One of the biggest challenges when getting started on your dissertation can be choosing a suitable topic. If you're lucky, you may have a clear idea of what you wish to write about. But often, it's a lot more complicated than that and your search may seem daunting and overwhelming.
This brief guide will help you find your way through the forest and find a suitable topic for your dissertation.
Choosing a topic
- Think carefully about your own interests. What topics during your studies have you found most interesting? Is there a particular area that is linked directly to future career aspirations? Is there a topic you find straightforward and confident about? Is there an area you wish to explore in more depth?
- Talk to your classmates. Find out what topics they're investigating and considering. Does this spark your interest? Discuss your ideas and choices with them, and find out what they think. Have they encountered any problems? Their questions and feedback may help you decide if your choice is any good, or help you sharpen your focus.

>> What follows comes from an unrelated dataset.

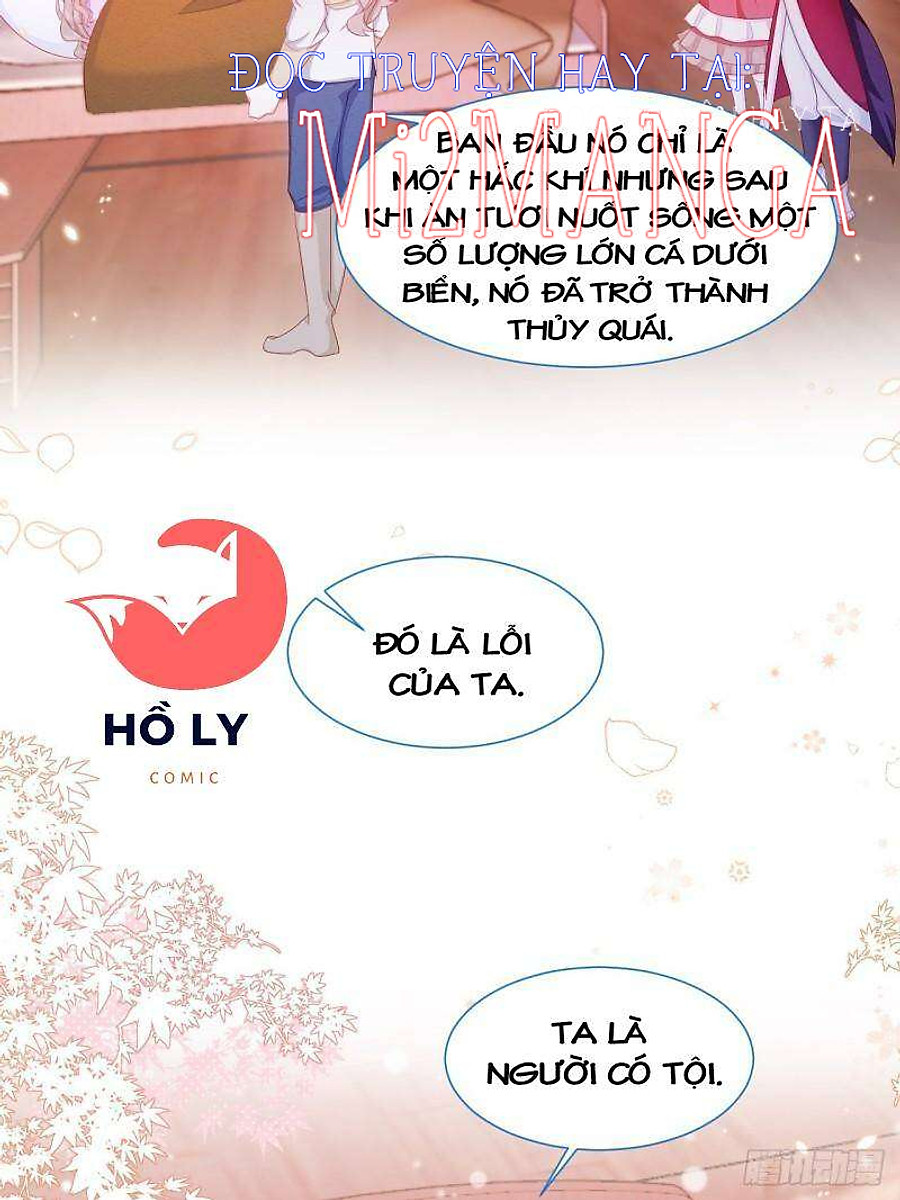 ninita yêu dấu chapter 25.1 13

- Check out past dissertations in the library (available online). Look at titles of research papers in your subject and read the abstracts of those you find most interesting. This may springboard ideas of where you could take your research.

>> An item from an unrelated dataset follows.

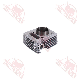  Infz Motorcycle Accessories Manufacturers Bajaj Bm150 Boxer 150 Air Cooling Motorcycle Engine Cylinder Kit China for YAMAHA Ybr125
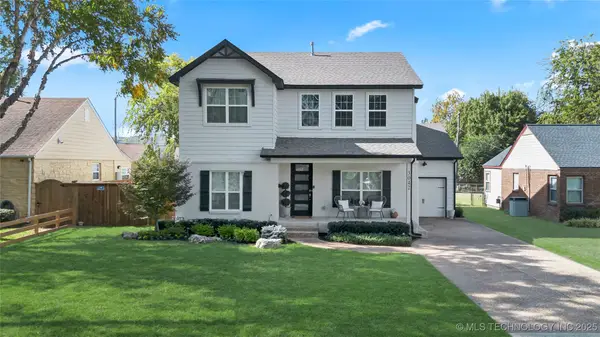 3042 S Cincinnati Avenue, Tulsa, OK 74114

- Look for controversies and/or topics that you've been sceptical about. Is there something in your course that has sparked debate and argument? It's often the case that controversial issues generate significant amounts of research, and so such topics are ripe for investigation with plenty of supporting evidence.
- Create a shortlist and generate some provisional research questions. These questions can range from simple definition and explanations to more complex critical and evaluative types. Do some initial digging and you may find that one or two of these questions become the actual research questions(s) you use for your dissertation.

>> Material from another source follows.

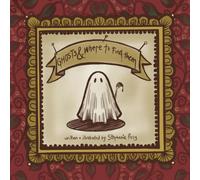 Ghosts and where to find them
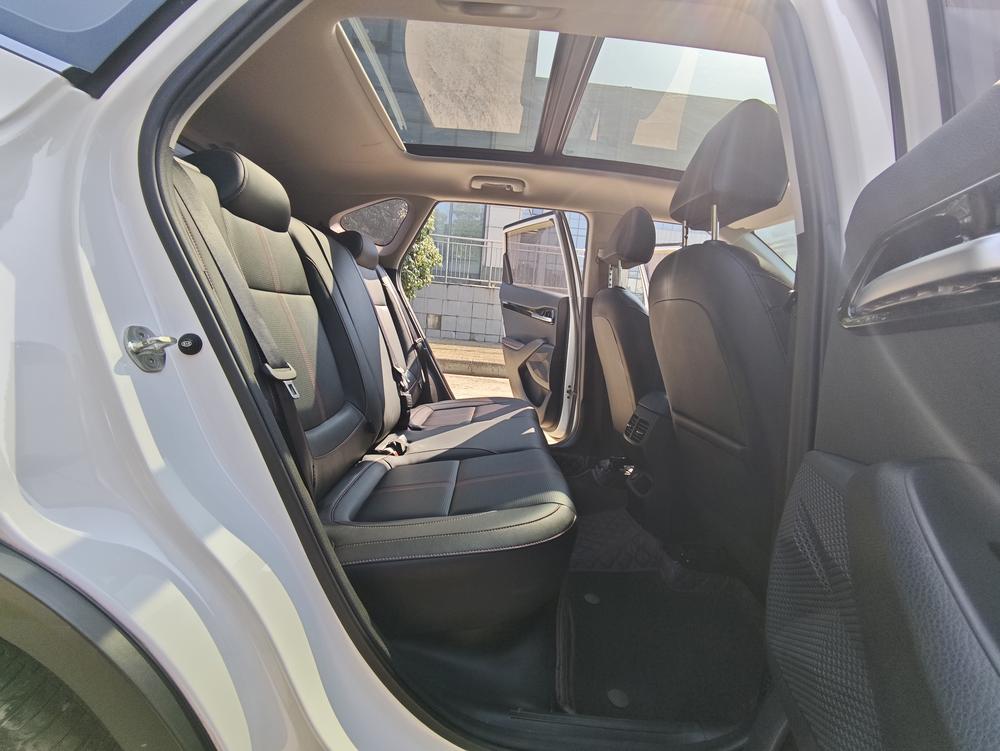 Kia Aopao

- Choose a topic with sufficient, relevant and up-to-date resources. It's vital that you're able to fully support your research with evidence - academic papers, data and stats, studies, theories, arguments, positions, experimental development etc. If you find it difficult to locate related and relevant sources, then you may be heading down a dead end and you should consider another topic.
I hope this short guide has helped you focus your thoughts and ideas, and kickstarts your writing.